Mais do que garantir a participação, esses mecanismos tinham como intenção efetivar na cidade a cultura que uma gestão deve trabalhar pelo bem comum, sem clientelismos. Isso exige o estabelecimento de ritos e expedientes muito claros. Acolher, escutar e conectar-se com franqueza, mantendo a impessoalidade e a transparência, é definitivamente um dos maiores desafios de uma gestão democrática.
O caso de Conde, apesar de ter acontecido no tempo de um mandato, gerou resultados locais esperançosos, que expressam uma forma de aplicação de políticas públicas historicamente defendida e incentivada pelos governos do campo democrático e popular, feita de forma inovadora e criativa, com os recursos e ferramentas possíveis. Essa experiência conquistou importantes espaços nacionalmente em debates nos mais variados eventos e premiações nacionais, como o Prêmio Municiência, da Confederação Nacional dos Municípios em parceria com a União Europeia, que reconheceu o EPA – Escritório Público de Assistência Técnica e o Prêmio Cidades Caminháveis, promovido pelo SampaPé, em parceria com o ITDP Brasil e o Walk 21, apontando a reurbanização do centro da cidade, fruto de um concurso de projetos, como a melhor do Brasil na categoria cidades pequenas.
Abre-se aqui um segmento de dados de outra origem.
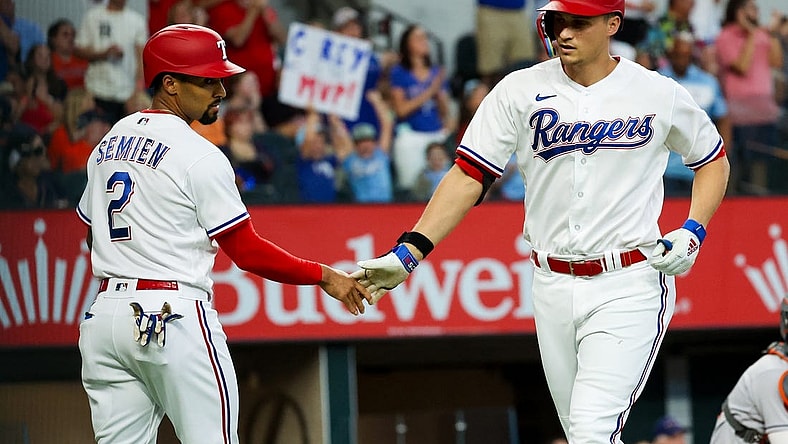 Sep 4, 2023; Arlington, Texas, USA;  Texas Rangers shortstop Corey Seager (5) celebrates with Texas Rangers second baseman Marcus Semien (2) after hitting a two run home run during the first inning against the Houston Astros at Globe Life Field. Mandatory Credit: Kevin Jairaj-USA TODAY Sports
Por causa dos reconhecimentos recebidos surgiram progressivas demandas para entender melhor as políticas públicas desenvolvidas, seu arranjo institucional e o contexto político e social que viabilizou sua aplicação na prática. Assim, parte da equipe que coordenou essa transformação territorial se reuniu para produzir uma publicação que narrasse os desafios e aprendizados dessas ações locais transformadoras.
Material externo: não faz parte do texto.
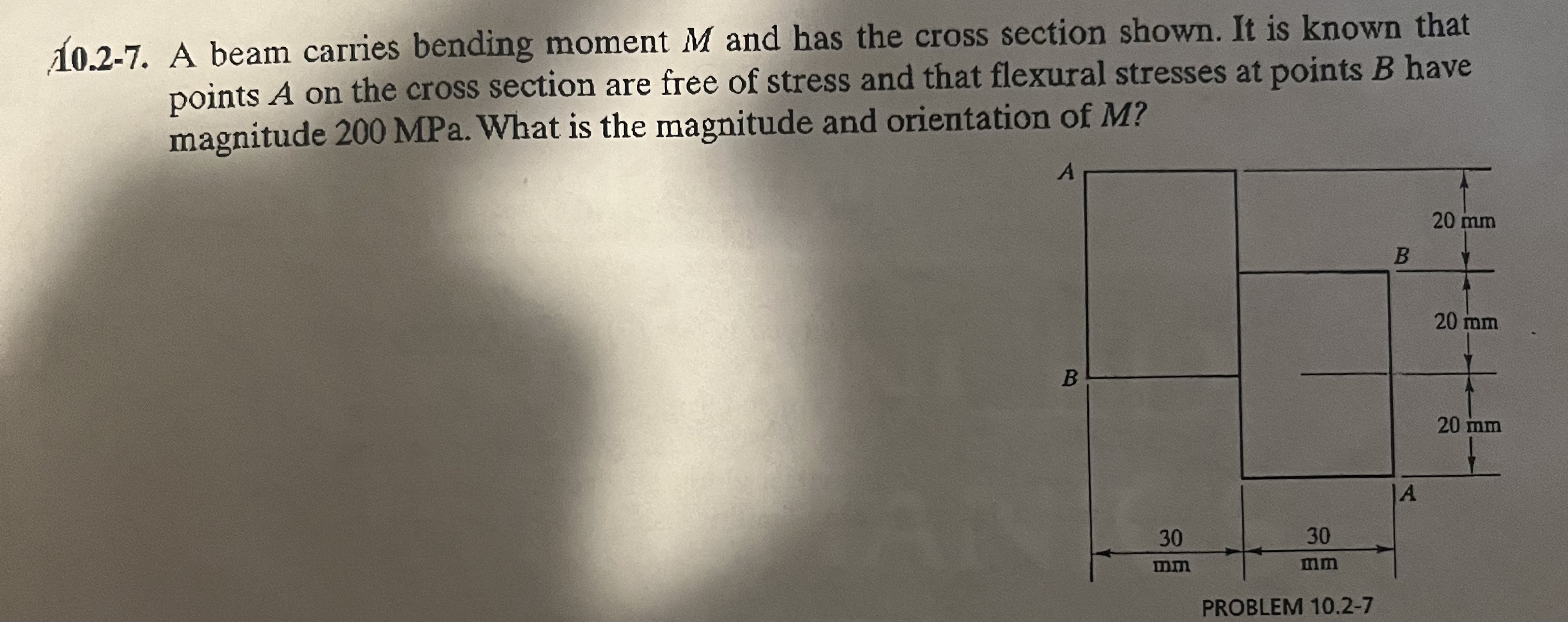 1 0 . 2 - 7 . A beam carries bending moment M and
Compreender e debater essas oportunidades políticas é fundamental para que possamos gerar cenários de replicação desse modo de agir local em outras realidades nos mais de 90% dos municípios brasileiros que possuem até 50 mil habitantes.
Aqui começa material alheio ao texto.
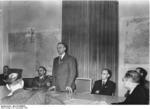 Alfred Rosenberg speaking at a press conference regarding his appointment to the eastern territories, 19 Nov 1941; also present were Gauleiter Alfred Meyer and state press chief Wilhelm Weiss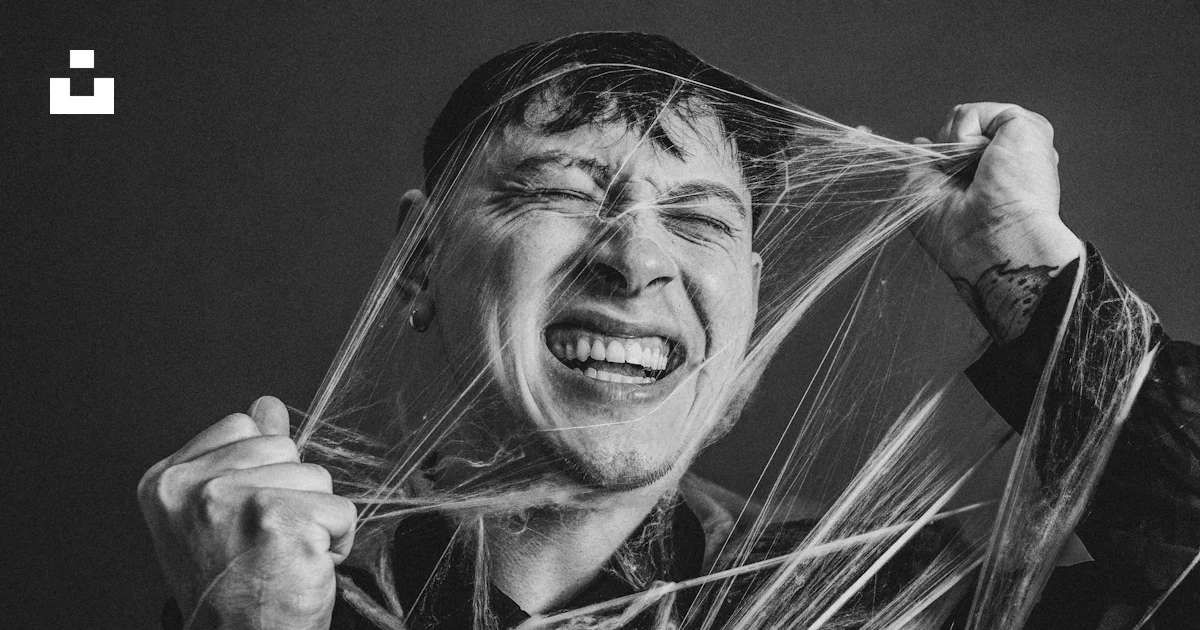 A man holding a string wrapped around his face photo – Free Grey Image ...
Agir local é intenso desde os bastidores, mas recompensado pela certeza que as experiências propostas serão sempre marcantes e contagiantes – pois tocam diretamente seres humanos. É um ofício de aprendiz, onde precisamos sempre nos reinventar para fazer o melhor com o tempo e os recursos disponíveis, aqui e agora – afinal, já se esperou tempo demais. Os problemas a serem resolvidos nas cidades brasileiras estão expostos e muitos são velhos conhecidos.
* Flávio Tavares é urbanista e atual Diretor-Executivo do Instituto Território. Foi Secretário de Planejamento do Município de Conde/PB e hoje integra o Conselho Superior de Arquitetos do IAB, a rede BrCidades e o Núcleo de Acompanhamento de Políticas Públicas de Cidades da Fundação Perseu Abramo.
Raissa Monteiro é arquiteta, urbanista e mestra em Assentamentos Humanos. Foi Coordenadora de Planejamento Territorial na Secretaria de Planejamento de Conde (2017-2020) e integra o Conselho Superior de Arquitetos do IAB e o CAU/PB. Hoje colabora com a implementação do Projeto CITinova no Recife (PE).